Direct link Reply with quote
 

Gergely Vandor
Hungary
Local time: 23:03
English to Hungarian
TOPIC STARTER
Verification options? Apr 14, 2009

Thank you, but I can't find any verification options anywhere, and I was always convinced that Trados provides nothing in this regard when using Word + Workbench. When running Cleanup in Workbench, that does create a log file, but I found it less than useful.

Also, I'm looking for something that is free and isn't part of Trados. The Trados bilingual DOC/RTF format is used by several other CAT tools, so many translators working with this format don't have Trados.

Gergely


Direct link Reply with quote
 

Grzegorz Gryc  Identity Verified
Local time: 23:03
French to Polish
+ ...
Trados clean up... Apr 14, 2009

Gergely Vandor wrote:

Is there a free tool (prefereably a Word macro for easy corrections) that can check Trados RTF/DOC files for errors like corrupted/deleted segmentation codes, corrupted/missing inline tags, translated text entered with tw4wininternal style etc? Ideally, it should state the problem clearly and in a friendly way, making it possible for the average user to actually spot and fix the errors.
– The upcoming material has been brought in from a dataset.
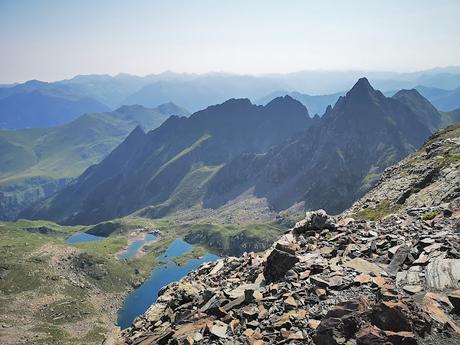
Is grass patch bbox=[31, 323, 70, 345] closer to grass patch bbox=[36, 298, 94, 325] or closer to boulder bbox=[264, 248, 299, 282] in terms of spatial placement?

If this does not exist, how well does the latest Trados support the translator in this?


Digging in the Trados user interface stupidity

Workbench > Tools > Cleanup
Select Don't clean up
Click Clean up,

Quite intuitive
This option should be named Test or something like this.

Open you RTF/DOC file in Word and search for the tw4winError style.
I.e.:
File > Edit > Find (Ctrl+F)
In the dialog box, More > Format > Style
Select Tw4WinError.
Search for all the occurencies and fix 'em manually.
The light green arrows show the direction where is the error.
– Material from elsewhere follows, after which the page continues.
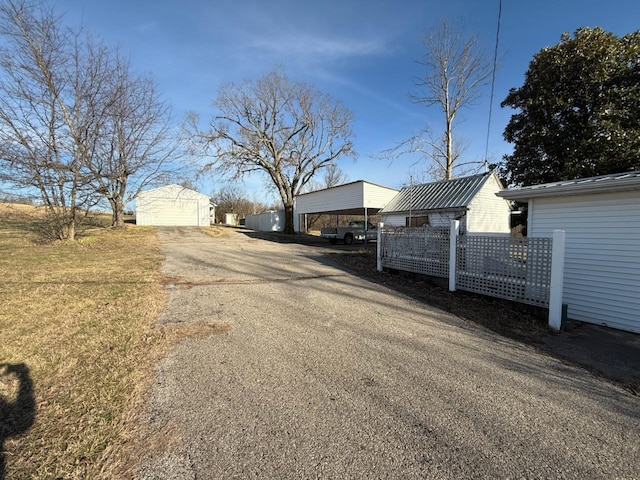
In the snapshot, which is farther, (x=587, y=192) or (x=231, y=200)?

The incline codes (related to the tw4winInternal style) are not taken in account.

Cheers
GG

[Edited at 2009-04-14 11:40 GMT]


Direct link Reply with quote
 

Grzegorz Gryc  Identity Verified
Local time: 23:03
French to Polish
+ ...
Wordfast 5.5... Apr 14, 2009

Gergely Vandor wrote:

Is there a free tool (prefereably a Word macro for easy corrections) that can check Trados RTF/DOC files for errors like corrupted/deleted segmentation codes, corrupted/missing inline tags, translated text entered with tw4wininternal style etc?


Wordfast 5.5 demo

Quality check tab (QC)
Identical tags in source/text segments.

See the Wordfast manual

[...]

Cheers
GG


Direct link Reply with quote
 

Grzegorz Gryc  Identity Verified
Local time: 23:03
French to Polish
+ ...
Counterintuitive and useless... Apr 14, 2009

Gergely Vandor wrote:

Thank you, but I can't find any verification options anywhere, and I was always convinced that Trados provides nothing in this regard when using Word + Workbench.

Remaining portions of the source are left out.